Дятлов высунулся из-за двери:
– А благодарность?
– Так не постоим, – обрадовался проситель. – Сейчас, – он перескоком через ступеньку направился вниз и скоро вернулся с двумя бутылками. – Вот!
Затворив дверь, поставили бутылки на стол и сели друг напротив друга.
– Однако… – сказал Дятлов.
– Ты… – протянул Норкин – никому не говори только.
– Совпадения же… – протянул Дятлов.
Утром у дверей образовалась Лидия Григорьевна, припорошенная пудрой времени. Сверкая чёрными глазами, она гаркнула, как ворон, и стукнула об пол тростью для убедительности:
– Молодости!
Василий соседки побаивался и от замешательства, не спросив, плеснул ей и себе коньяка.
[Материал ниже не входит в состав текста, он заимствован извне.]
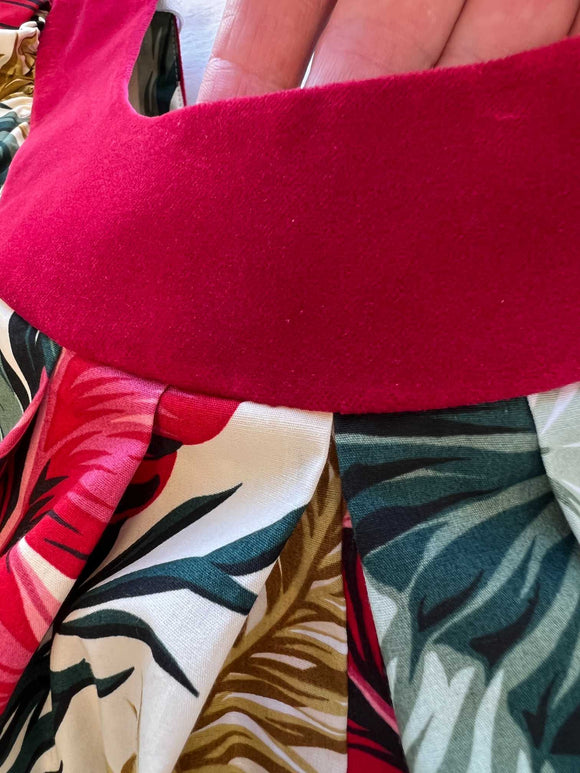 Tropical Leaf Hawaiian Muumuu Dress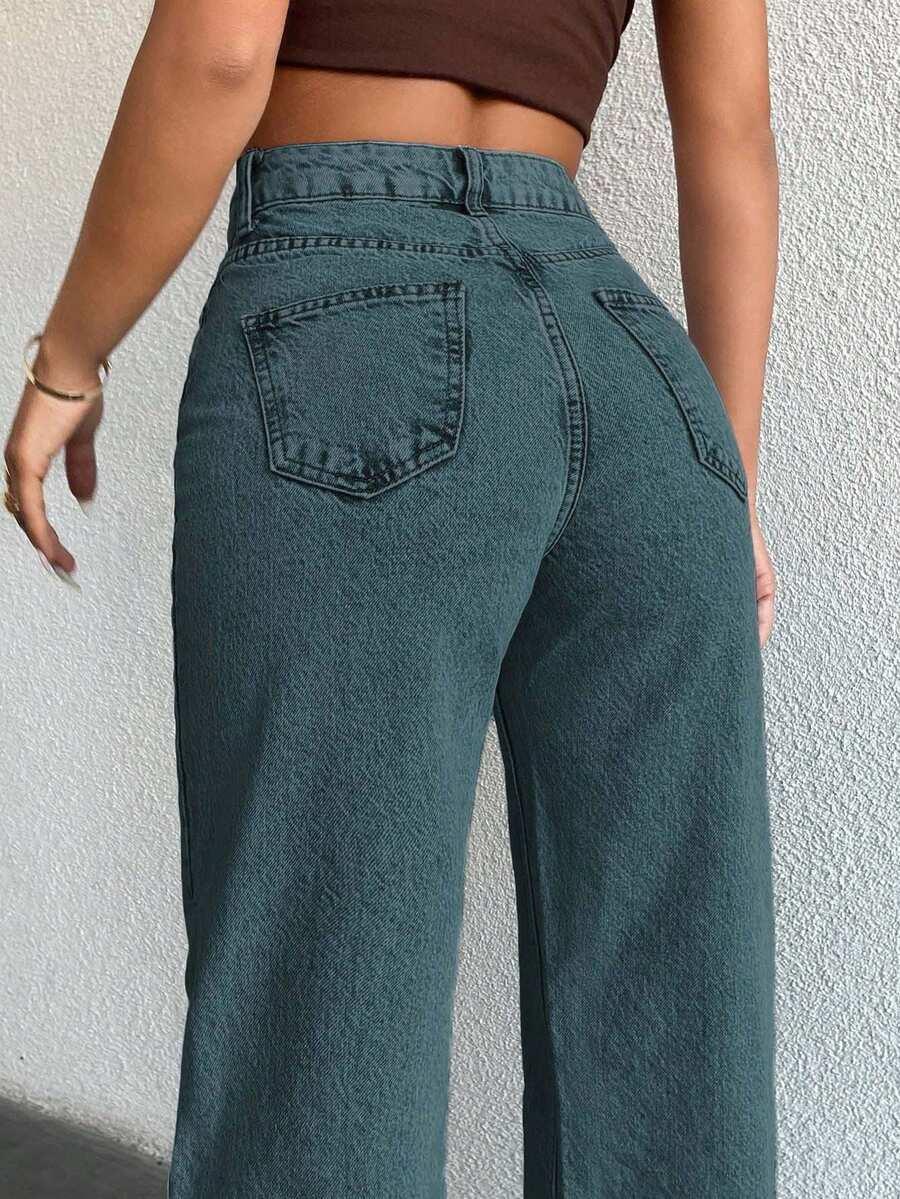 spodnie jeans prosta nogawka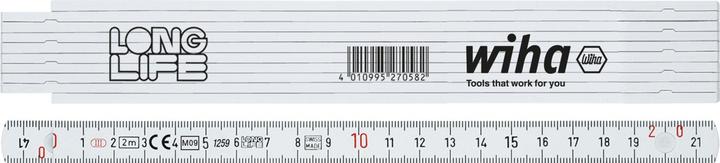 Actual product image Wiha folding rule 2 m polyamide Longlif (2 m)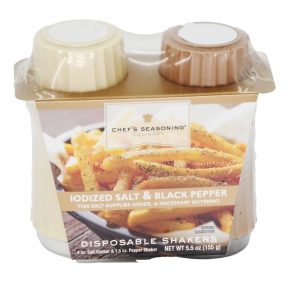 Chef’s Seasoning  Disposable Salt & Pepper Shakers 12/2 Pack – 5.5 Oz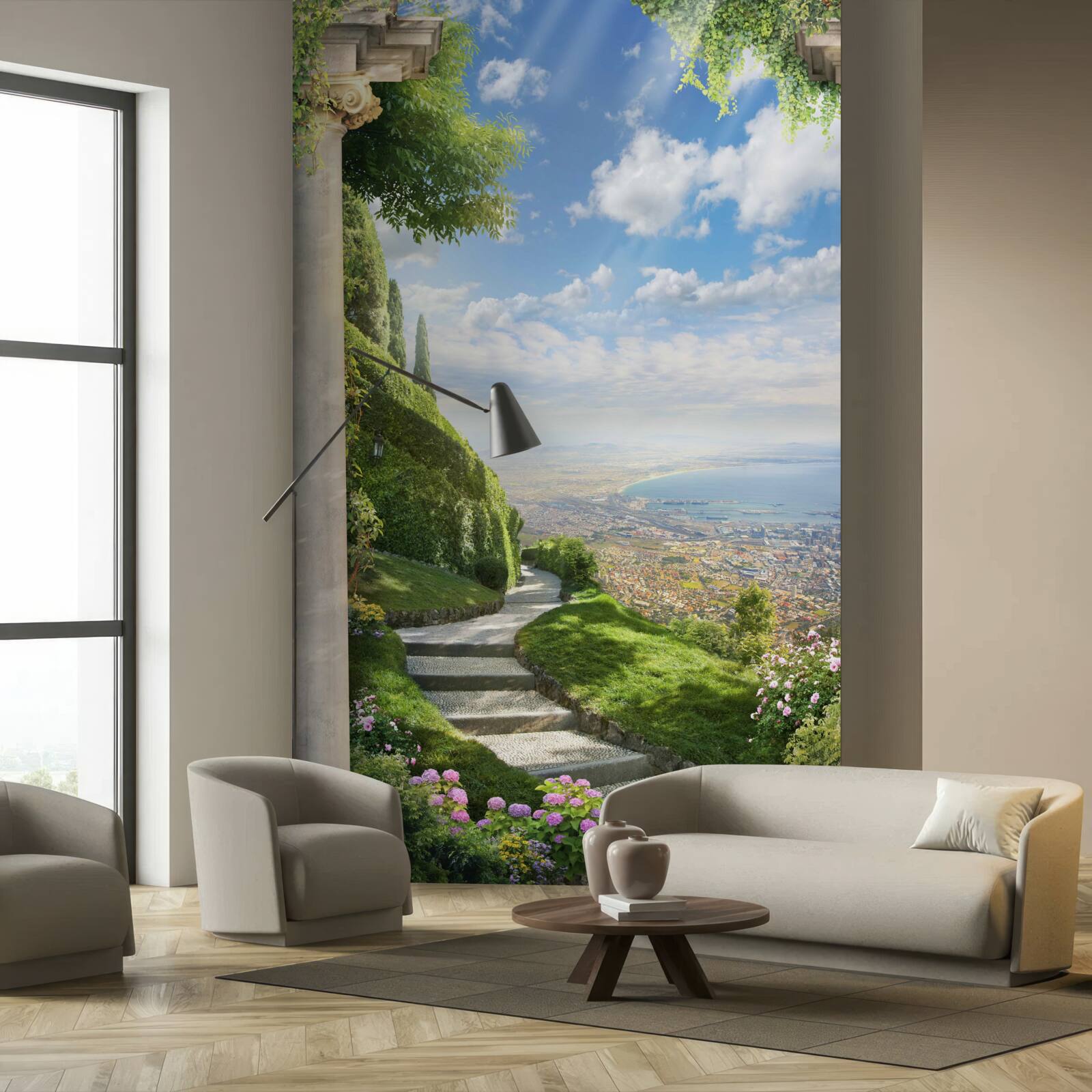 Fototapeta krajina s výhľadom na prístav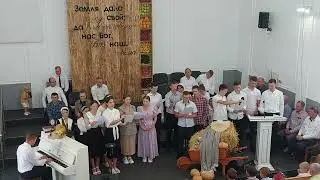 Сегодня праздник - день благодаренья... || Жатва 2023 || Пение молодёжи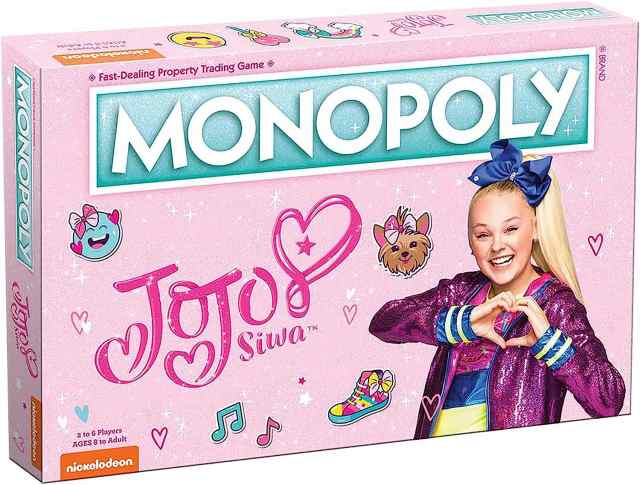 ボードゲーム 英語 アメリカ Monopoly JoJo Siwa Edition | Featuring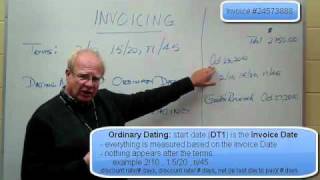 Business Math 1  Invoicing Part 1 of 3  Dates Calculations [upl. by Nalani]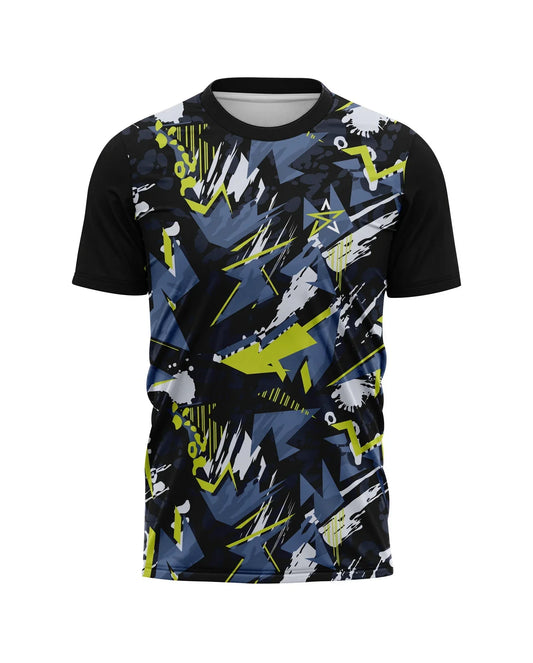 Sport Abstract Biker Shirt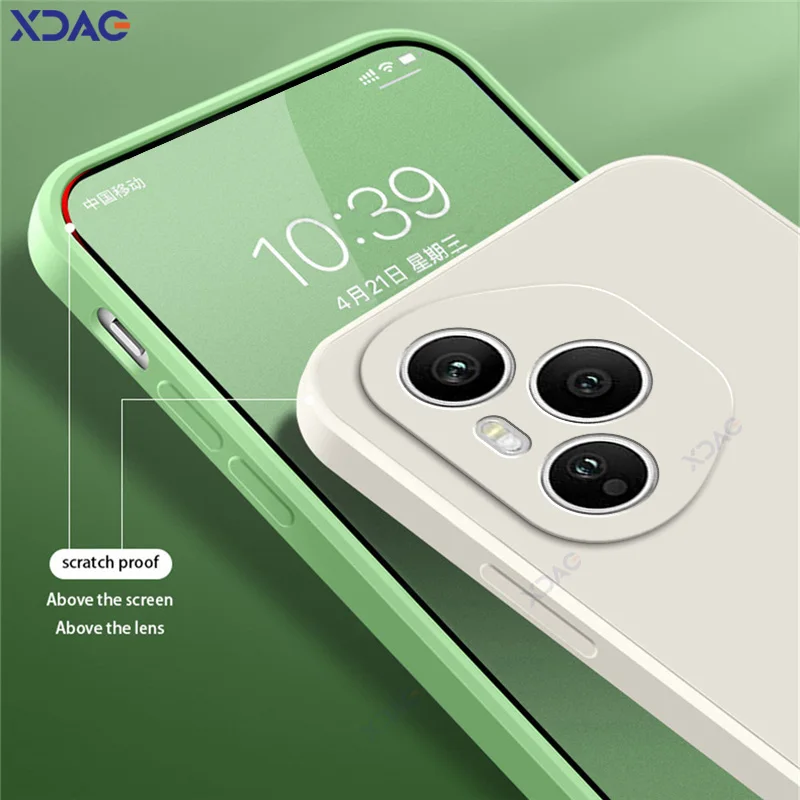 Fundas de teléfono cuadradas originales de silicona líquida para Honor 400 Pro Honor400 400Pro 5G, funda protectora suave anticaídas a prueba de golpes - imagen 5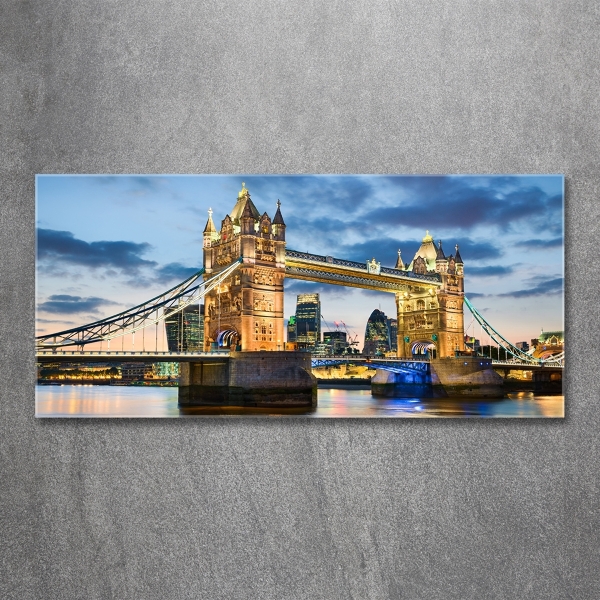 Schilderij op glas Tower Bridge Londen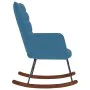 Silla mecedora de terciopelo azul von , Schaukelstühle - Ref: Foro24-4016842, Preis: 105,78 €, Rabatt: %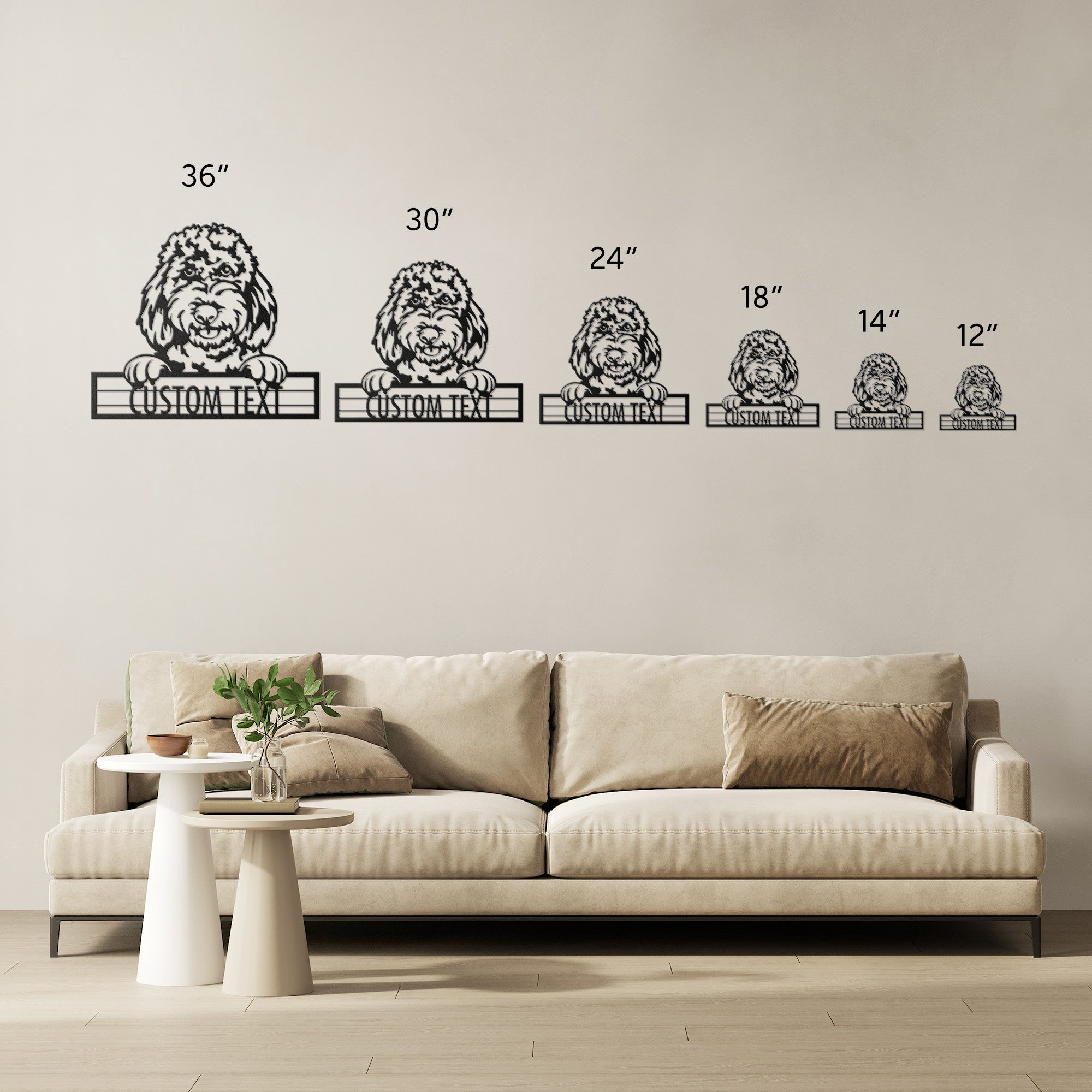 Goldendoodle - Dog Personalized Metal Wall Art Decor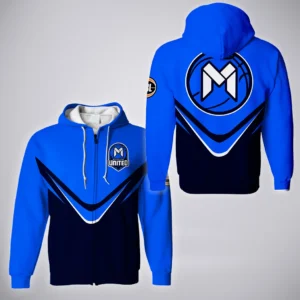 Melbourne United Zipper Hoodie  NBL 2025 For Fan Melbourne United HVN1210MU080625ZHD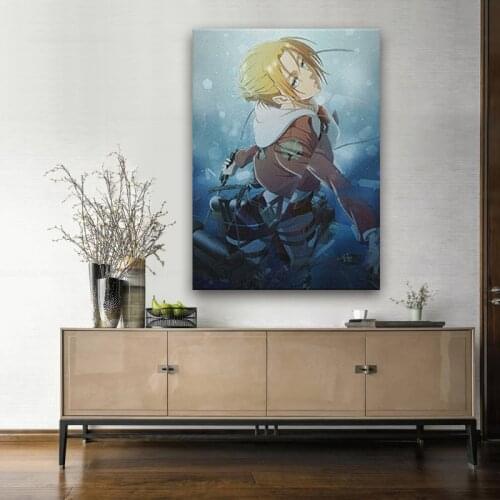 Annie leonhart attack on titan Shingeki no Kyojin Anime poster Canvas Wall Art Decoration prints for Home bedroom decor Painting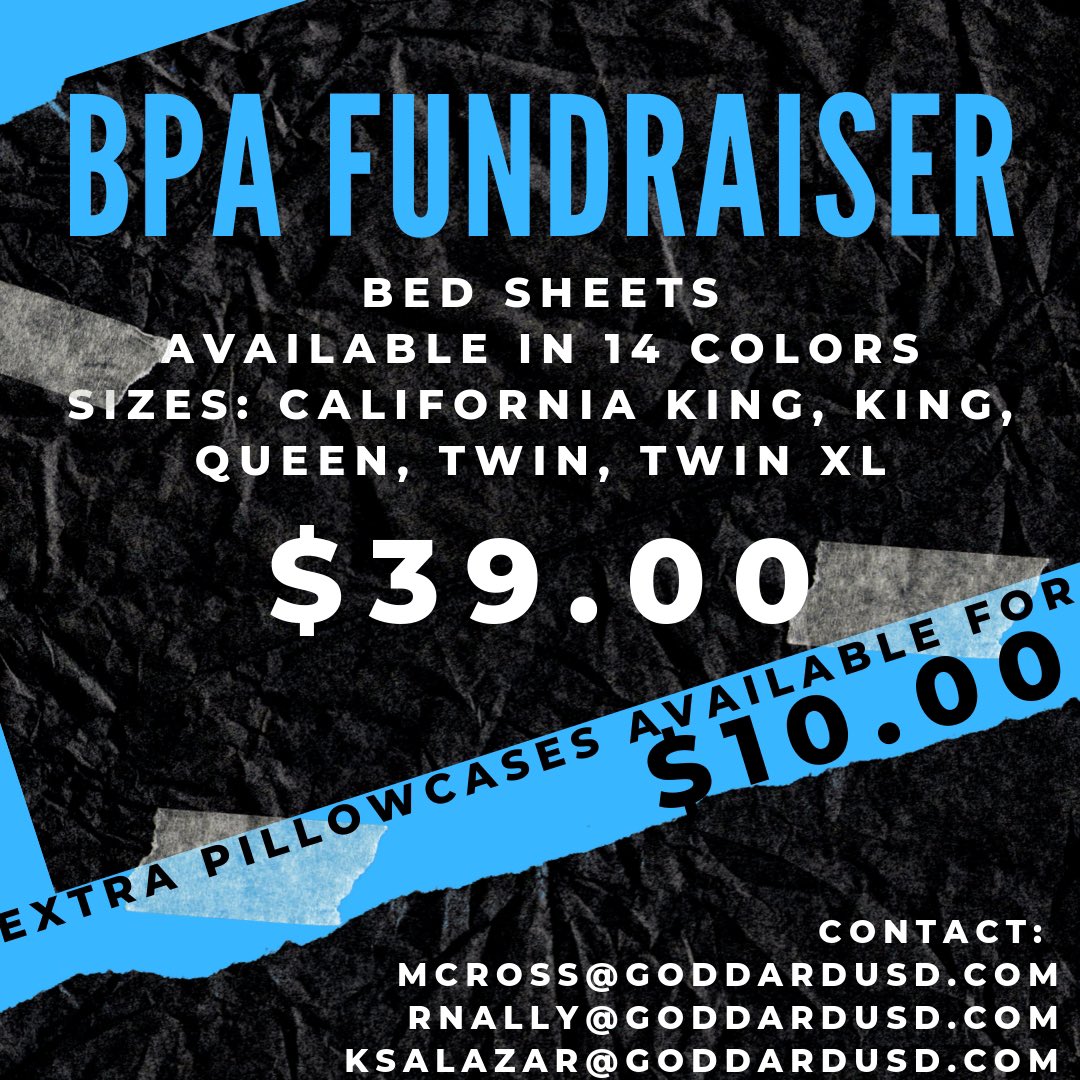 IKEBPA's tweet photo. REMINDER‼️ All sheet order forms are due back this Wednesday with money, October 16th by the end of the day!! https://t.co/M3P6FDfktA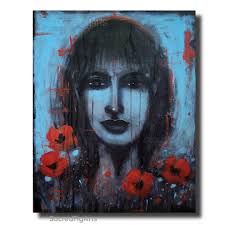 Buy Woman Portrait, Contemporary Art, Portrait Painting, Feminist Art,  Strong Women, Modern Art, 16x20, Gift Painting, Ready to Hang, Art Online  in ...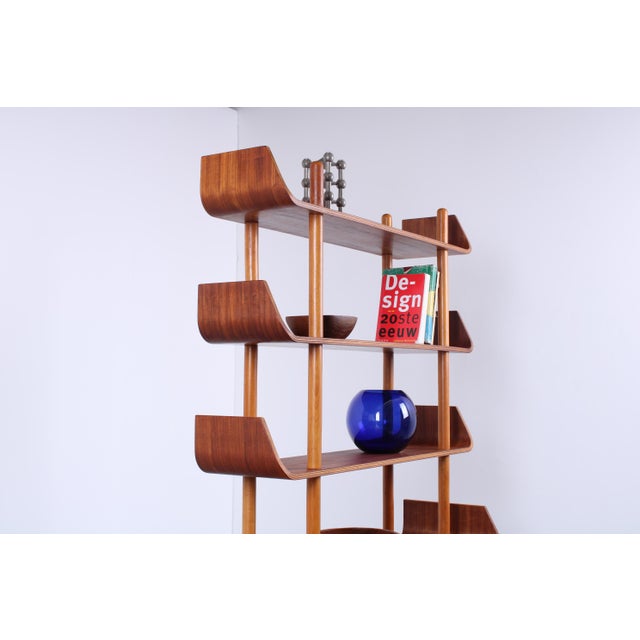 Teak Wall Unit attributed to Willem Lutjens for Gouda Den Boer, 1950s For Sale - Image 12 of 18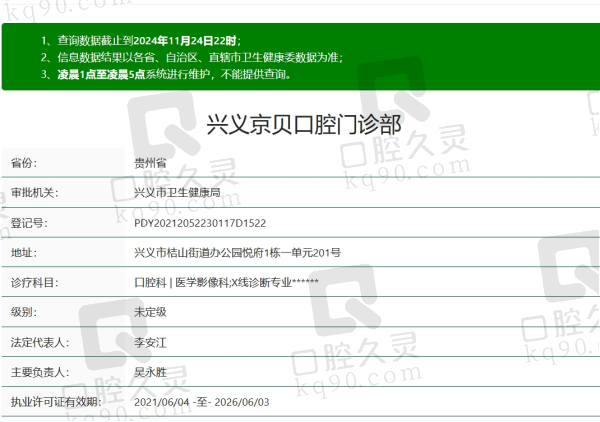 兴义京贝口腔医院怎么样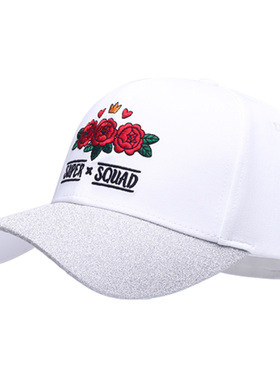 显脸小棒球帽夏白色 透气面料 大圆脸大脸适合的宽檐鸭舌帽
Лидия Григорьевна рюмку опрокинула, вавилонская башня причёски на её голове качнулась от удовольствия.
– Сделаешь? – нетерпеливо спросила она.
– Как же я вам сделаю “молодость”? – удивился Норкин. – Это же не коляска. Это не получится.
– А вот! – Лидия Григорьевна полезла в карман чёрного пальто, похожего на воронье оперение, и вытащила аккуратно сложенную вчетверо бумагу.
Это была схема вышивки с черноволосой красавицей.
– Один в один я пятьдесят лет назад, – объяснила старуха.
– Не получится, – отрезал Василий.
Тогда гостья вытащила из другого кармана бумажный свёрток:
– На.
– Что это? – насторожился Норкин.
– Десять пенсий.
– Да хоть двадцать, Лидия Григорьевна. Молодость не сбудется.
– А ты вышей, а остальное уж моё дело. Вышить-то можешь?
– Вышить я могу, но говорю вам – вы не сможете помолодеть на пятьдесят лет. Так не бывает.
– Я знаю, – кивнула упорная старуха.
– Ну а зачем тогда?
– Это с запасом. Хоть бы десяток сбросить. Думаешь, я ради красоты? Да бог с ней. Спина болит. Так, будто в меня гвозди забивают, как в крышку гроба. Вышей, Василий! Ну что тебе?
Василий растрогался:
– Ладно. Но деньги вы заберите… не надо мне.
На двух матерях с младенцами Норкин руку набил, но черноволосая красавица была большая – сидеть не меньше недели. Да так ему жалко стало старуху, что тут же он сомкнул пяльца на белой ткани и крестик за крестиком стал выводить портрет. В конце концов, раз ей так легче… Молодость, ясен пень, не сбудется. Но что есть возраст, как не вера в него? Он вышивал и вышивал. Казалось, что не нитка вдета в иголку, а накопившаяся в Василии нежность.
Приходили другие соседи, малознакомые. Одни просили машину, другие – найти кота. Машину Василий отверг по причине поверхностности желания. А на кота согласился.
Хоть и не верил в спасение кота посредством его вышивания, чтобы успокоить хозяев, Василий на всякий случай записал в блокнот окрас и кличку и, поскольку кот мог замёрзнуть в зимнем дворе, сразу вышил его по “бутылочной технологии”, то есть как попало, на глаз, и подписал стежками: “Кот Арсений”.
После засел за заказ Лидии Григорьевны. Ему снилось, как в старушкину спину вбивают гвозди, и он просыпался среди холодного рассвета, включал настольную лампу и складывал чёрную нитку пополам.
Когда снова вышел из квартиры, обнаружил на лестничной клетке очередь смущённых людей, которые сказали, что ждали начала его рабочего дня.
– Я ещё утром поняла, что ты закончил, – сказала соседка, принимая готовую работу. – Проснулась и не болит почти. Последние недели так болело, хоть вой. Да что сделаешь, когда старость. А сегодня, будто снег в душе включили – всю боль заложил.
Норкин выпил чаю в гостях, ещё раз отказался от денег, но от продуктов и бутылки отказываться не стал. И, вернувшись в свой подъезд, обнаружил, что очередь удлинилась.
– Можно? – спросил его робкий голос.
– Заходите, – коротко кивнул Норкин с врачевательным видом.